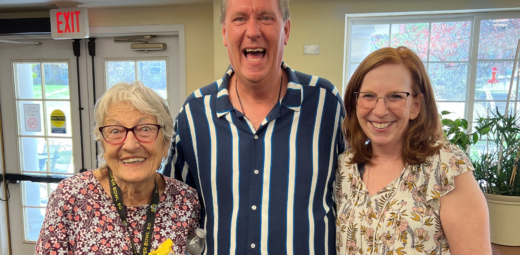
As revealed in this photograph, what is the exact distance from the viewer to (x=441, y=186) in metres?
1.07

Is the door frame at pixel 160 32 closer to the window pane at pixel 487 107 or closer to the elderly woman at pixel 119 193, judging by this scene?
the elderly woman at pixel 119 193

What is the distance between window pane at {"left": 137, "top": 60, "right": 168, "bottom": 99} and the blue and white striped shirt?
2438 millimetres

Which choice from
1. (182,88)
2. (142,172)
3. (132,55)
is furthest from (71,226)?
(132,55)

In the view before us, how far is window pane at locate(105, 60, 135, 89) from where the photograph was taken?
12.1 feet

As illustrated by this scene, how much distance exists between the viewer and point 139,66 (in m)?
3.69

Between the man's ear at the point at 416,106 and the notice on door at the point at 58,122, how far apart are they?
12.3 ft

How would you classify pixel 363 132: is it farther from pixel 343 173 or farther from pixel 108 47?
pixel 108 47

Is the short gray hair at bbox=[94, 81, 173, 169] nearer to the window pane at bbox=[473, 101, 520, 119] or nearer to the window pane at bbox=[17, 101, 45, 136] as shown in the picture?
the window pane at bbox=[473, 101, 520, 119]

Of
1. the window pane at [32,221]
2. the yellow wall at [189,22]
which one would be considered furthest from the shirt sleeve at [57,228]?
the window pane at [32,221]

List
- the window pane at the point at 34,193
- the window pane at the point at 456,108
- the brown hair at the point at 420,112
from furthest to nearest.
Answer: the window pane at the point at 34,193, the window pane at the point at 456,108, the brown hair at the point at 420,112

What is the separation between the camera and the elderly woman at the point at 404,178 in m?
1.05

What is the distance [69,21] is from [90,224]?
3.00 meters

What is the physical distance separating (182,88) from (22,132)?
198cm

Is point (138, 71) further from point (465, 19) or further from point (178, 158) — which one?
point (465, 19)
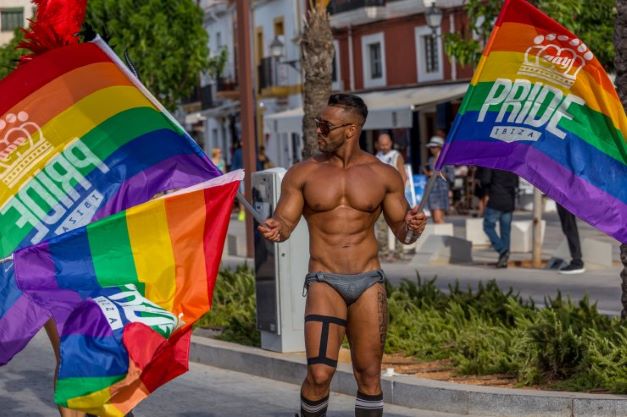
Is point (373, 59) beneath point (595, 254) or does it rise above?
above

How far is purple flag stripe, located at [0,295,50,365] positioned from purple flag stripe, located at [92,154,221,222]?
117cm

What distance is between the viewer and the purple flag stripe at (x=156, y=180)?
909 centimetres

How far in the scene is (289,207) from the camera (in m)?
8.18

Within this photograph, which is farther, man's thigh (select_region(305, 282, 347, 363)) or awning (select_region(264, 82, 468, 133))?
awning (select_region(264, 82, 468, 133))

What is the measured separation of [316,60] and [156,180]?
28.7 feet

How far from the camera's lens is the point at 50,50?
9102 mm

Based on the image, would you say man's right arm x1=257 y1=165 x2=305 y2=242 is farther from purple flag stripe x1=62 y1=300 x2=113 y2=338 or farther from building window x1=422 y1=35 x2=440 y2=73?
building window x1=422 y1=35 x2=440 y2=73

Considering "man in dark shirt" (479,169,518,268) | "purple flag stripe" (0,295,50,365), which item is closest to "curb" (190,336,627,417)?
"purple flag stripe" (0,295,50,365)

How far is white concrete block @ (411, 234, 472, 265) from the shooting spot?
21.4m

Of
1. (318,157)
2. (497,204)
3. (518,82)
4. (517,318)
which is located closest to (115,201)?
(318,157)

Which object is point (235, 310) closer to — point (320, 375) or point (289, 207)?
point (289, 207)

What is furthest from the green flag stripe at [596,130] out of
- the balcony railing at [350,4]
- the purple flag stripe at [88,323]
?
the balcony railing at [350,4]

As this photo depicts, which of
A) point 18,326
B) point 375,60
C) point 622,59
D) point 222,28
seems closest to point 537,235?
point 622,59

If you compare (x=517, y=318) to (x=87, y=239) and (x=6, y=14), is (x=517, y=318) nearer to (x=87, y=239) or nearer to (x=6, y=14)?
(x=87, y=239)
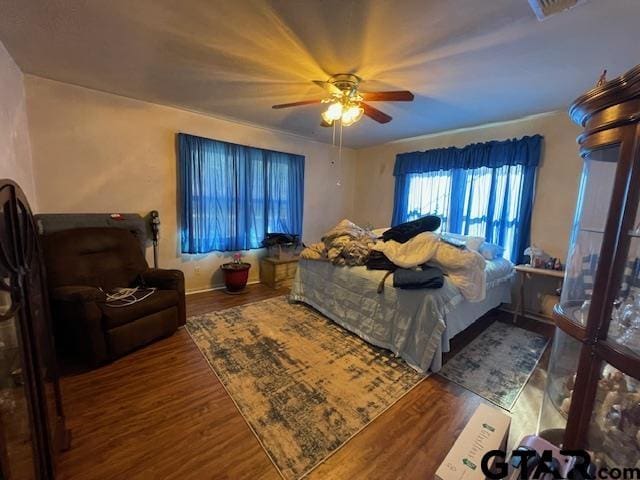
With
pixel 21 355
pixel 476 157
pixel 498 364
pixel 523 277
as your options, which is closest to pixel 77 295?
pixel 21 355

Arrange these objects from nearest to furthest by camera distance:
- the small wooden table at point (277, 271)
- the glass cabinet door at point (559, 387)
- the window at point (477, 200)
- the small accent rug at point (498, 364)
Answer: the glass cabinet door at point (559, 387) → the small accent rug at point (498, 364) → the window at point (477, 200) → the small wooden table at point (277, 271)

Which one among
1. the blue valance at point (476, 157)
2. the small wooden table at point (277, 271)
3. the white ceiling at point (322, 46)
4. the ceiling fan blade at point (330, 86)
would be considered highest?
the white ceiling at point (322, 46)

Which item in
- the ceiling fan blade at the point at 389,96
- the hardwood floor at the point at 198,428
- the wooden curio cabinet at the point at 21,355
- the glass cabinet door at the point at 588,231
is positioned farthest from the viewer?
the ceiling fan blade at the point at 389,96

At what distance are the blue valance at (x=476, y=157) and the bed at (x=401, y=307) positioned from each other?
1296 mm

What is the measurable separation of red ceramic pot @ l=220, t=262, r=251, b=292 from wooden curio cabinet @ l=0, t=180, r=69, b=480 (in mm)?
2499

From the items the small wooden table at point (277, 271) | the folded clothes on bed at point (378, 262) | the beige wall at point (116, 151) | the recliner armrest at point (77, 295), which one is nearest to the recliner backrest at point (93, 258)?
the recliner armrest at point (77, 295)

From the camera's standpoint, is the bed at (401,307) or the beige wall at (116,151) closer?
the bed at (401,307)

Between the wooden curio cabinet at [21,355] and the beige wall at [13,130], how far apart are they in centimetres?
146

• Exercise objective
Give every line above again exactly, with no pictures.

• Task output
As revealed in this photograph, what is the exact distance from the viewer to (x=441, y=186) in metres?
1.07

Is the door frame at pixel 160 32 closer to the window pane at pixel 487 107 or closer to the elderly woman at pixel 119 193, judging by this scene?
the elderly woman at pixel 119 193

What is the distance between window pane at {"left": 137, "top": 60, "right": 168, "bottom": 99} and the blue and white striped shirt?
2438 millimetres

Which choice from
1. (182,88)
2. (142,172)
3. (132,55)
is furthest from (71,226)?
(132,55)

In the view before us, how far is window pane at locate(105, 60, 135, 89) from where the photograph was taken?
12.1 feet

As illustrated by this scene, how much distance exists between the viewer and point 139,66 (in m)?
3.69

Between the man's ear at the point at 416,106 and the notice on door at the point at 58,122, how far apart are they?
12.3 ft

How would you classify pixel 363 132: is it farther from pixel 343 173 or farther from pixel 108 47?
pixel 108 47

Is the short gray hair at bbox=[94, 81, 173, 169] nearer to the window pane at bbox=[473, 101, 520, 119] or nearer to the window pane at bbox=[17, 101, 45, 136] as shown in the picture?
the window pane at bbox=[473, 101, 520, 119]

Of
1. the window pane at [32,221]
2. the yellow wall at [189,22]
which one would be considered furthest from the shirt sleeve at [57,228]?
the window pane at [32,221]

List
- the window pane at the point at 34,193
- the window pane at the point at 456,108
- the brown hair at the point at 420,112
from furthest to nearest.
Answer: the window pane at the point at 34,193, the window pane at the point at 456,108, the brown hair at the point at 420,112

What is the separation between the camera and the elderly woman at the point at 404,178 in m?
1.05

What is the distance [69,21] is from [90,224]?
3.00 meters

What is the physical distance separating (182,88) from (22,132)?
198cm

Is point (138, 71) further from point (465, 19) or further from point (178, 158) — which one?
point (465, 19)
Is point (373, 59) beneath point (595, 254) or does it rise above?
above

How far is purple flag stripe, located at [0,295,50,365] positioned from purple flag stripe, located at [92,154,221,222]?
117cm

What distance is between the viewer and the purple flag stripe at (x=156, y=180)?
909 centimetres

How far in the scene is (289,207) from the camera (in m)?
8.18

Within this photograph, which is farther, man's thigh (select_region(305, 282, 347, 363)) or awning (select_region(264, 82, 468, 133))?
awning (select_region(264, 82, 468, 133))

What is the measured separation of [316,60] and [156,180]?
28.7 feet

How far from the camera's lens is the point at 50,50?
9102 mm

Based on the image, would you say man's right arm x1=257 y1=165 x2=305 y2=242 is farther from purple flag stripe x1=62 y1=300 x2=113 y2=338 or farther from building window x1=422 y1=35 x2=440 y2=73?
building window x1=422 y1=35 x2=440 y2=73

Considering "man in dark shirt" (479,169,518,268) | "purple flag stripe" (0,295,50,365), which item is closest to "curb" (190,336,627,417)?
"purple flag stripe" (0,295,50,365)

How far is white concrete block @ (411, 234, 472, 265) from the shooting spot?
21.4m

Of
1. (318,157)
2. (497,204)
3. (518,82)
4. (517,318)
which is located closest to (115,201)?
(318,157)

Which object is point (235, 310) closer to — point (320, 375) or point (289, 207)?
point (289, 207)

What is furthest from the green flag stripe at [596,130] out of
- the balcony railing at [350,4]
- the purple flag stripe at [88,323]
?
the balcony railing at [350,4]

As this photo depicts, which of
A) point 18,326
B) point 375,60
C) point 622,59
D) point 222,28
seems closest to point 537,235?
point 622,59

If you compare (x=517, y=318) to (x=87, y=239) and (x=6, y=14), is (x=517, y=318) nearer to (x=87, y=239) or nearer to (x=6, y=14)?
(x=87, y=239)
With
pixel 21 355
pixel 476 157
pixel 498 364
pixel 523 277
as your options, which is closest to pixel 77 295?
pixel 21 355

Arrange these objects from nearest to furthest by camera distance:
- the small wooden table at point (277, 271)
- the glass cabinet door at point (559, 387)
- the window at point (477, 200)
- the small accent rug at point (498, 364)
Answer: the glass cabinet door at point (559, 387) → the small accent rug at point (498, 364) → the window at point (477, 200) → the small wooden table at point (277, 271)

Which one among
1. the blue valance at point (476, 157)
2. the small wooden table at point (277, 271)
3. the white ceiling at point (322, 46)
4. the ceiling fan blade at point (330, 86)
would be considered highest?
the white ceiling at point (322, 46)

Which item in
- the ceiling fan blade at the point at 389,96
- the hardwood floor at the point at 198,428
- the wooden curio cabinet at the point at 21,355
- the glass cabinet door at the point at 588,231
is positioned farthest from the viewer?
the ceiling fan blade at the point at 389,96

At what distance are the blue valance at (x=476, y=157) and the bed at (x=401, y=307) positioned from each other?
1296 mm

What is the measurable separation of red ceramic pot @ l=220, t=262, r=251, b=292 from wooden curio cabinet @ l=0, t=180, r=69, b=480 (in mm)?
2499

From the items the small wooden table at point (277, 271) | the folded clothes on bed at point (378, 262) | the beige wall at point (116, 151) | the recliner armrest at point (77, 295), which one is nearest to the recliner backrest at point (93, 258)?
the recliner armrest at point (77, 295)

From the camera's standpoint, is the bed at (401,307) or the beige wall at (116,151) closer?
the bed at (401,307)

Between the wooden curio cabinet at [21,355] and the beige wall at [13,130], how far apart are they in centimetres?
146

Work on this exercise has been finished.